Simple webchat for server by tobi · Pull Request #1998 · ggml-org/llama.cpp

Conversation

I put together a simple web-chat that demonstrates how to use the SSE(ish) streaming in the server example. I also went ahead and served it from the root url, to make the server a bit more approachable.

I tried to match the spirit of llama.cpp and used minimalistic js dependencies and went with the ozempic css style of ggml.ai.

Initially I went for no-js dependencies but gave up and used a few minimal that i'm importing from js cdns instead of adding them here. Let me know if you agree with this approach. I needed microsoft's fetch-event-source for using event-source over POST (super disappointed that browsers don't support that, actually) and preact+htm for keeping my sanity with all this state,. The upshot is that everything is in one small html file. Speaking of- there is probably a better (and less fragile) way to include the server.html in the cpp binary, but it's been 25 years since I worked with cpp tooling.

(updated screenshot)

tobi changed the title ~~Server simple web~~ Simple webchat for server

Jun 26, 2023

Choose a reason for hiding this comment

The reason will be displayed to describe this comment to others. Learn more.

Love this!

Initially I went for no-js dependencies but gave up and used a few minimal that i'm importing from js cdns instead of adding them here. Let me know if you agree with this approach.

I think it's good

Speaking of- there is probably a better (and less fragile) way to include the server.html in the cpp binary, but it's been 25 years since I worked with cpp tooling.

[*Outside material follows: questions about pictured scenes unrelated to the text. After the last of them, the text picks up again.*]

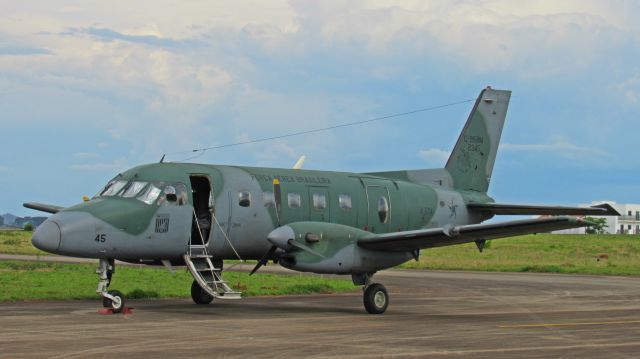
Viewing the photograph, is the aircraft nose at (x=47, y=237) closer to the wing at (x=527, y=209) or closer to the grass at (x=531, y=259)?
the wing at (x=527, y=209)

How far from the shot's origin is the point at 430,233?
2166 cm

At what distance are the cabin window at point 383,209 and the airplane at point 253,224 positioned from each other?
0.03 metres

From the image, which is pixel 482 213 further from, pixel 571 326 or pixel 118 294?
pixel 118 294

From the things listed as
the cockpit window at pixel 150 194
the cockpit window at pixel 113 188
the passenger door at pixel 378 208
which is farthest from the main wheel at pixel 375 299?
the cockpit window at pixel 113 188

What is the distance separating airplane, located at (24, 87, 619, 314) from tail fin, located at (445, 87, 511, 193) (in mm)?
3055

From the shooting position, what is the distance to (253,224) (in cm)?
2277

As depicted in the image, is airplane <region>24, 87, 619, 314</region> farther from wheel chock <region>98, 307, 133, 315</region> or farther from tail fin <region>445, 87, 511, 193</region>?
tail fin <region>445, 87, 511, 193</region>

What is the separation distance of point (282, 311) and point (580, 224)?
7.98 meters

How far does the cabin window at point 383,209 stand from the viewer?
1002 inches

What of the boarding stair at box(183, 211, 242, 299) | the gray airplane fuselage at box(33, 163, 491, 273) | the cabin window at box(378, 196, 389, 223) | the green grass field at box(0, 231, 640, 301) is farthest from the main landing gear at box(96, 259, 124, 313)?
the cabin window at box(378, 196, 389, 223)

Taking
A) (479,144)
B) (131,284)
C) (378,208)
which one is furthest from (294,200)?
(131,284)

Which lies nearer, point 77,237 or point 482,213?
point 77,237

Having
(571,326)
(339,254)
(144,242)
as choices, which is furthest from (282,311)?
(571,326)

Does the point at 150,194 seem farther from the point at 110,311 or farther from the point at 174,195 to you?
the point at 110,311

I guess it would be useful to specify the HTTP root path from the command line arguments instead of hard coding the path. But we can fix this later.

Approving and letting the "server team" take a look and merge

I think this is a good idea, but the html file should be in the binary. This will not work with the automatic builds because they don't include the contents of the examples directory.

IMHO having the js dependencies locally would be better, so it works without an internet connection, and solves the risk of malicious js.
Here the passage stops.